El miedo a las buenas noticias

Las buenas noticias molestan. Despiertan un escepticismo generalizado. Tienen tan mala prensa que prácticamente nadie hace caso de ellas. Incomodan porque desmienten nuestros prejuicios, siempre cargados de este pesimismo hipercrítico que justifica a ciertas izquierdas y que les gusta tanto. Lo explica muy bien Hans Rosling en ‘Factfulness’ (La Campana, 2019). Y, sobre todo, las buenas noticias hunden los argumentos de los que viven de asustar con discursos apocalípticos para luego poder adoptar el papel de salvadores del mundo. Un colectivo, por cierto, dentro del cual destacan algunos científicos sociales, que han aprendido que si no la dicen gruesa nadie les escucha.

Probablemente es por todo ello, y por alguna otra razón que se me escapa, que se ha dado poco relieve informativo a los resultados de los últimos rankings -tan aficionados como somos a ellos- sobre bienestar y salud mundiales, en los que resulta que hemos logrado la primera posición.

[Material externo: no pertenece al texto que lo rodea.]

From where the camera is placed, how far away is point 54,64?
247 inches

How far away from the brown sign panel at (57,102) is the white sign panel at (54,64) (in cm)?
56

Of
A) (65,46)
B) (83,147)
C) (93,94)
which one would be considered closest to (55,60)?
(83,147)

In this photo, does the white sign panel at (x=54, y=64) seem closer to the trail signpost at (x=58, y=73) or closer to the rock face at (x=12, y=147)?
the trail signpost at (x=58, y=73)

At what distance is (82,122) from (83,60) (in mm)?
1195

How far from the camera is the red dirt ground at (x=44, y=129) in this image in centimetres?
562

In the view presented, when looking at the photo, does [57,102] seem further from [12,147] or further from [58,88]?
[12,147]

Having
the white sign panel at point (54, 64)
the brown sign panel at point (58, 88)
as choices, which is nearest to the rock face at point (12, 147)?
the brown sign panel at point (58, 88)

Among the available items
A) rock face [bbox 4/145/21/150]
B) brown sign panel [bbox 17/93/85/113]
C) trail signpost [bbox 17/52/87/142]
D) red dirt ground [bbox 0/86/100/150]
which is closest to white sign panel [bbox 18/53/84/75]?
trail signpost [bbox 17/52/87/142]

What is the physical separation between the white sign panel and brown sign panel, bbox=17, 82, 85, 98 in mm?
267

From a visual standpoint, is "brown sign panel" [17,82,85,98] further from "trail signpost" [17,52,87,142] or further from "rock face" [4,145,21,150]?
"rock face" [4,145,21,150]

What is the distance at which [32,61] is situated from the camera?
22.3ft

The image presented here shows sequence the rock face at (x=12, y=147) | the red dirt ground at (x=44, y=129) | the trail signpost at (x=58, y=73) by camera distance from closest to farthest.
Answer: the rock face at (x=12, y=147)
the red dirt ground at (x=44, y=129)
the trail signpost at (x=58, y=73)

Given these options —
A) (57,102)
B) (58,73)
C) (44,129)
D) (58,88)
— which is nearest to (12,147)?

Hablo, en primer lugar, de la edición del ‘Bloomberg healthiest country índice’, que mide la salud de 169 países, y donde por primera vez, España ocupa el primer lugar, saltando desde el sexto que tenía en la edición anterior. Y me refiero a la investigación que ha hecho un equipo de la universidad danesa Southern Denmark y la británica de Warwick, que sitúa a los catalanes como los que disfrutan de un bienestar mental más elevado, comparados con los países que siempre aparecen como los más felices -los escandinavos- en los índices más reputados, el World Happiness Report.

Yo soy el primero en poner en cuarentena este tipo de índices que a menudo parten de apreciaciones subjetivas, que comparan lo incomparable o que usan fuentes discutibles. Pero en este caso el índice de salud en el que España ocupa el primer lugar -y que me permito sospechar que si hubiera datos específicos para Cataluña, todavía quedaríamos más arriba-, las fuentes son la Organización Mundial de la Salud, la división de Población de las Naciones Unidas y el Banco Mundial. Y utiliza datos objetivos como la mortalidad, la esperanza de vida en varios períodos, la probabilidad de supervivencia neonatal, comportamientos endógenos como la presión de la sangre, la glucosa y el colesterol, el sobrepeso, el tabaquismo, el alcoholismo, la inactividad física, la salud mental, la vacunación, y aún factores exógenos como el acceso a un aire no contaminado,  al agua corriente o a los servicios sanitarios.

En cuanto al estudio sobre bienestar mental, se han comparado Dinamarca, Islandia, Inglaterra y Cataluña, y los investigadores no se acaban de explicar cómo puede ser que, a pesar de la agitación política -dicen ellos- en que vive Cataluña, todavía supere a los países que tradicionalmente han sido considerados los más felices. En este caso se trata de una encuesta donde se responde al Warwick-Edinburg Mental Well-being Scale, y se tienen en cuenta aspectos como si uno se siente querido, útil o animado, y se mide el estrés, la depresión, la resiliencia, la ansiedad y el dolor.

De todo ello no me interesa tanto que seamos los primeros del mundo como que en términos comparativos estemos situados entre los países más avanzados. Después de todo, el bienestar mental o la salud deben ser resultado de sociedades globalmente armoniosas, integradas y, a pesar de todas las dificultades, razonablemente equilibradas y cohesionadas. También me parece notable que estos datos se obtengan justo cuando los sectores políticos y económicos que ven más amenazado su ‘statu quo’, se dedican a hacer discursos apocalípticos sobre supuestas fracturas sociales o falsos declives empresariales. Lo que parece cierto es todo lo contrario. Y, por último, a pesar de las necesarias precauciones a tomar sobre el valor exacto de lo que miden estos estudios -y, claro, sin que nadie vea ninguna forma de supremacismo universal-, quizás sí que nos merezcamos un poco más de autoestima y salir de la permanente autopunición a que nos solemos someter.